Even the most optimistic projections envisage 5% of fuel being zero carbon by 2030, which implies a significant and long-term balance of efficiency measures applied to conventional fuels to run alongside longer-term investments in zero-carbon alternatives.
“This idea that we can reach 5% zero carbon by 2030 basically means that in the best-case scenario 95% of the ships are still running on what we have today and I think a lot of people forget that. That’s why it’s so important that we invest in energy saving devices and supply chain optimisation now and we don’t just sit there and wait for the new fuels to arrive — we still have a big part of the fleet that we just have to deal with.”
Mr Dielemen characterises the current period of technology trails as an industry in limbo where there is increasing frustration from stakeholders “waiting for something to happen”. Despite Cargill’s determination to continue investing with partners on projects there is still a huge amount of hesitancy and reluctance to commit.
“We’re sitting there in this kind of in the middle period, where people will say they want to do something, but I don’t know if they're going to pay for it. I don't know if they're going to underwrite it. I don’t know if it’s just going to be a one story to look good or whether this is a project with some real scaling behind it?”
Another frustration from Cargill is their inability to control the efficiency of their spot market exposure. The commercial reality of the market requires pragmatic choices where climate is not the only factor in play.
“Where we are in control of our long-term chartered fleet, we have been doing very well managing the climate alignment of our operations. But the spot market is much, much harder. You have to deal with the ships that you have been dealt with and then suddenly, your climate alignment score is just through the roof.”
Ultimately, however, Mr Dieleman argues that without companies prepared to invest in projects that do not currently have the guaranteed outcomes that most investors are looking for, progress will not be made.
“Take a methanol-powered ship — you want to know exactly if the methanol is available. You want to know exactly what the price is going to be and you want to know that someone is actually going to pay for it on the receiving end, right? The problem is we will not find out if that fuel is going to be available in the next couple of years. There are too many question marks around it let alone the pricing of that. If somebody can tell me what green methanol was going to cost in two years’ time, good luck, because I think we just we just don’t know.”

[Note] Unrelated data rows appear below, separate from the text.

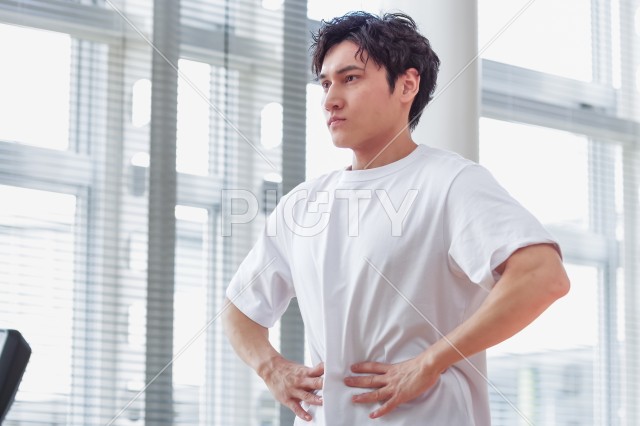 トレーニング施設で腹筋をさわっている男性
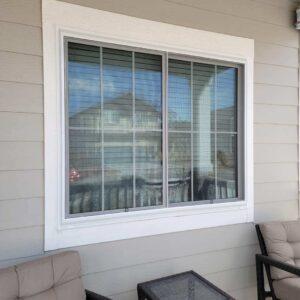 A large rectangular window with white trim reflects a house and sky. Two cushioned chairs and a glass-top table sit on a gray-sided porch in front of the window.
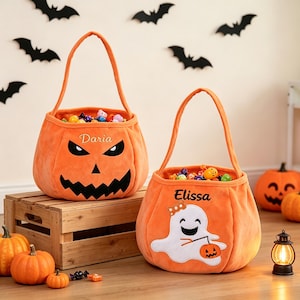 May include: Two orange plush Halloween candy buckets with handles. One bucket features a black jack-o'-lantern face and the name Daria. The other bucket features a white ghost holding a small pumpkin and the name Elissa. Both are filled with candy.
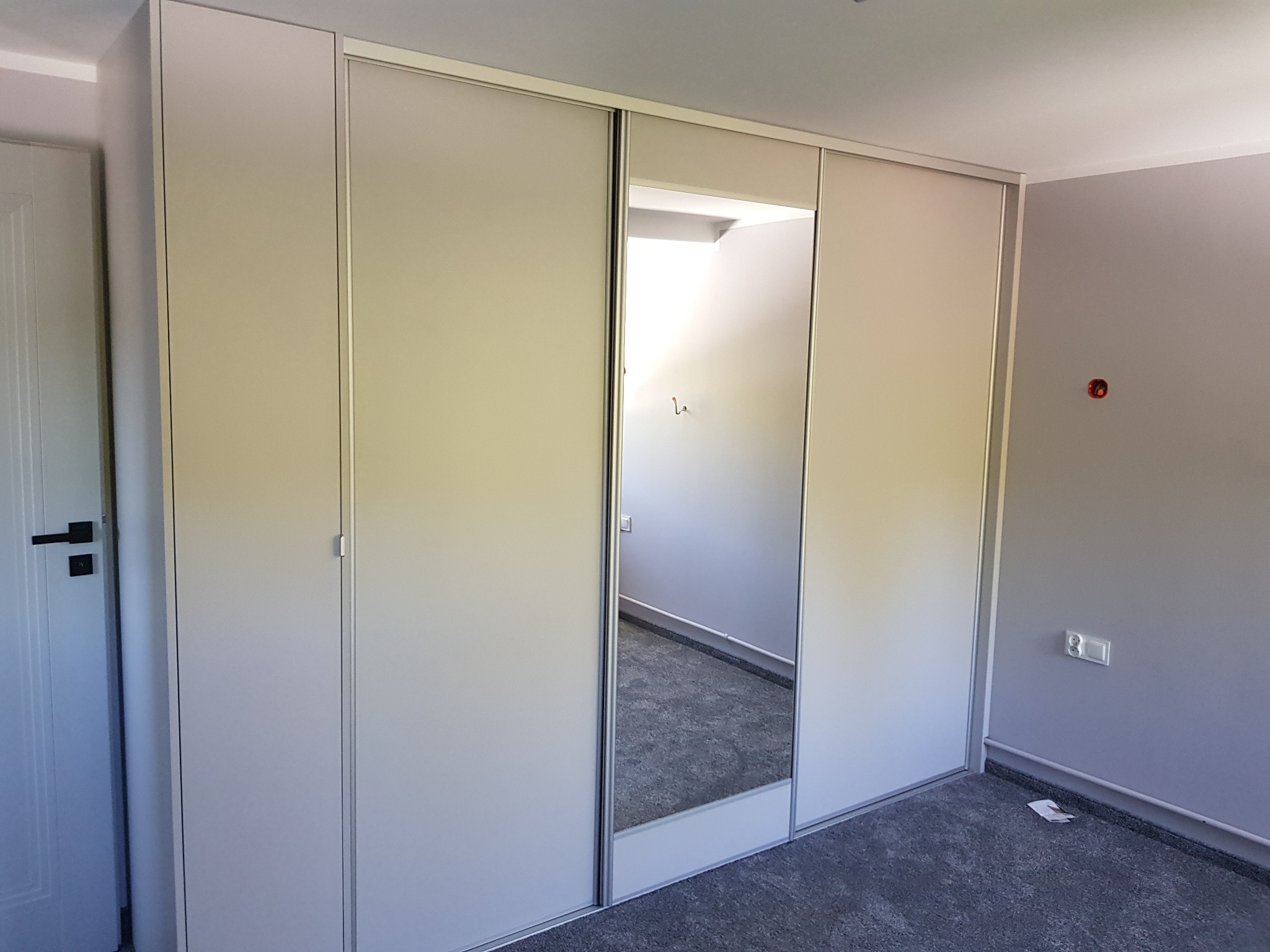 Jasna szafa wnękowa z przesuwnymi drzwiami i lustrem, odbijającym wnętrze garderoby. Minimalistyczny design, szare ściany, widoczna instalacja elektryczna.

That mentality, he argues has seen the industry running in circles unable to make progress.
Cargill has instead opted to take a punt to get trial projects onto the water and work out the details later, at least on a limited number of projects.
“If we don’t do this, we will be sitting here in five years’ time still arguing if ammonia is going to be X or Y or if it is going to available here or there and we will not have made any progress. Taking a leap like this is something the industry is not used to and it’s uncomfortable.
“But you can be uncomfortable and sit back and let other people do it, or you find it uncomfortable and at least you're going to try to do your bit to progress this this whole thing. That’s the camp that we’re in.”